[Python-ideas] matrix operations on dict :)

Tue Feb 7 02:00:24 CET 2012

2012/2/6 Simon Sapin <simon.sapin at kozea.fr>:
> Le 06/02/2012 21:01, julien tayon a écrit :
>
>> Proposing vector operations on dict, and acknowledging there was an
>> homeomorphism from rooted n-ary trees to dict, was inducing the
>> possibility of making matrix of dict / trees.
>
>
> Hi,
>
> I studied linear algebra and I think I understand it fairly well. However,
> after reading your email and the linked documentation, I’m just confused. I
> really don’t know what this is about.
>
Because there is some dust under the carpet.

Lets define the notion of dict(dict()) (rooted k-ary trees) as a
vector. Imagine :
tree A
{ a:
    { b : 1,
      c : 2
    },
  e : 3.0
}

This is the same as
vector B
dict(
 tuple([ 'a', 'b' ]) = 1,
 tuple([ 'a', 'c' ]) = 2,
 tuple([ e ]) = 3.0
)
By collapsing the path of intricated dict to a single key (made of the
ordered list of keys to the value)  you always fall back on  a dict of
depth 1.

I can construct A from B and B from A without any loose of properties.
Thus it is equivalent.

(Sparse) Matrix are therefore build this way
dict( tuple( source_tuple, destination_tuple ) = function )
(I could not resolve myself to code stupid matrices and  that have
only magnitude instead of function, therefore my matrices are not the
one of linear algebrae)

so any dict of dict is the same as a  one depth  dict.
A path to a value  defines a dimension, each paths are considered orthogonal.

So further reasoning will be made on vectors / 1 depth level dict.

There are two problems :
1) we can generate an infinite number of key so these are implicitly
incomplete vectors on an infinite base
it is as if when you define :
dict( x = 1) you also mean dict( x = 1, y = null element for
multiplication and neutral for addition , dn = null element for
multiplication and neutral for addtion   .... )
and I hear the tao of python saying explicit is better than implicit.
But a dict is explicitly an incomplete vector on an infinite base.

2) The problem is in the algebrae of the values/leaves because the
implementation is made by delegating addition all the way up to the
value.

Normaly, we think of values of a vector as scalars/magnitude
(float/int for instance), and addition should have  no more
consistency as the consistency of all the additions in a dict for all
the values. Unless you need something else.

I intended to be a little more consistent and to enforce the fact that
no values should have additions properties different than the
properties of a ring.

However, I found no easy way to do this.
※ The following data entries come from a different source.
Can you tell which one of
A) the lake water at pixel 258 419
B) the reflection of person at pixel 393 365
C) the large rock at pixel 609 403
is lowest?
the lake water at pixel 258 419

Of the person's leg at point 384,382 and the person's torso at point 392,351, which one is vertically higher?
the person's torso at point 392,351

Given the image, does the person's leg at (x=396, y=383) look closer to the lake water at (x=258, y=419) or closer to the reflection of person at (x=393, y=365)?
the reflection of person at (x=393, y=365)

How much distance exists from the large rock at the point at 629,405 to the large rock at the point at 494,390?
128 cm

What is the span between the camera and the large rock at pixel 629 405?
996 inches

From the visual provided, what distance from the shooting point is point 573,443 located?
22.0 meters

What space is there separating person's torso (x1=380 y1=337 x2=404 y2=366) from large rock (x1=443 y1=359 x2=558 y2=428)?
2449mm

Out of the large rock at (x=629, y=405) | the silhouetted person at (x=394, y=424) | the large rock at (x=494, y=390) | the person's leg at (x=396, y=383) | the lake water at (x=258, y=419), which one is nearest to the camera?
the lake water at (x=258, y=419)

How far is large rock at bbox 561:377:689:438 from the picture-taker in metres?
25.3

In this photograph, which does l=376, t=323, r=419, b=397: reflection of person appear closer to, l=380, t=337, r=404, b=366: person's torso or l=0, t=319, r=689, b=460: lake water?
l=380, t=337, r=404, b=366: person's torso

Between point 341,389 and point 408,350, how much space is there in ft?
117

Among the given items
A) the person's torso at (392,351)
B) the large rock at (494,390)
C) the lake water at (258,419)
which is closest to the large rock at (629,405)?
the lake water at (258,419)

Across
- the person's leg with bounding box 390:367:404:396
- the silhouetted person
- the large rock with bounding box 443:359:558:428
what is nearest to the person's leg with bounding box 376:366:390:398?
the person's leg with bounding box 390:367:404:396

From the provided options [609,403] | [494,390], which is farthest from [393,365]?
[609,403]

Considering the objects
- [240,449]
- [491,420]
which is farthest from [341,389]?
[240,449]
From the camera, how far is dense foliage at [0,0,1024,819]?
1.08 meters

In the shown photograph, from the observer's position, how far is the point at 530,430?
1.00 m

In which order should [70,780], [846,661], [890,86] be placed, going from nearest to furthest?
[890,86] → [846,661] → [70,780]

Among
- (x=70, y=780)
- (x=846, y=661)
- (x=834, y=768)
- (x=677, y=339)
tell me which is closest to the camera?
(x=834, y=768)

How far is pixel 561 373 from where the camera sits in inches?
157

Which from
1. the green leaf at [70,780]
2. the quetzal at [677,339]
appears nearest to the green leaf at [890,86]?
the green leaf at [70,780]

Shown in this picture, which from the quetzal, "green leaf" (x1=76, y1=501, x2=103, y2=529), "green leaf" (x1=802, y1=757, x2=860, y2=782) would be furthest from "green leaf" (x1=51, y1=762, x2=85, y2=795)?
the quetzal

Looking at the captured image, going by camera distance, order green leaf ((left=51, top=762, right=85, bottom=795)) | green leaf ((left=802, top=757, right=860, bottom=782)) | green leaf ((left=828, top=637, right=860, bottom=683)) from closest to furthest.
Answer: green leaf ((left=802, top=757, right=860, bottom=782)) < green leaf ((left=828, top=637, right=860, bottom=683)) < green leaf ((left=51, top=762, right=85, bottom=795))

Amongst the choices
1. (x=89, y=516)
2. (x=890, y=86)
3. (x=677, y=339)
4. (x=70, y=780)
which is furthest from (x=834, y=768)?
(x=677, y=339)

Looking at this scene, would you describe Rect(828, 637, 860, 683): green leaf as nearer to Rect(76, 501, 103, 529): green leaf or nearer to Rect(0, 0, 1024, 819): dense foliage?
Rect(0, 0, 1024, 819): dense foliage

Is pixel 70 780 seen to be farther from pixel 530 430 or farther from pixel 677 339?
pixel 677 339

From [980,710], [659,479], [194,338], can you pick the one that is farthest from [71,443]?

I would need all the classes
to tell wich algebrae they support by the mean of a property  that
would tell if
Class A  + Class B is commutative/associative/distributive. Still I
can do interesting thing, so I don't really want to castrate the
beast. (Plus, it would mean writing a PEP proposal, which is beyond my
abilities)

> I *think* that you are defining something like a mathematical group[1] or
> ring[2], but:

As far as I am concerned I am pretty confident in having all the
properties of the ring with + & * on dict. And I think I do.
Tell me if I need other tests here :
https://github.com/jul/ADictAdd_iction/blob/master/vector_dict/ConsistentAlgebrae.py#L169
or if I misunderstood any properties. I may have a good intuition, I
may recognize things when I see them, but I am clumsy with words.

>
> * Over what elements? (Any dict? dicts with some property?)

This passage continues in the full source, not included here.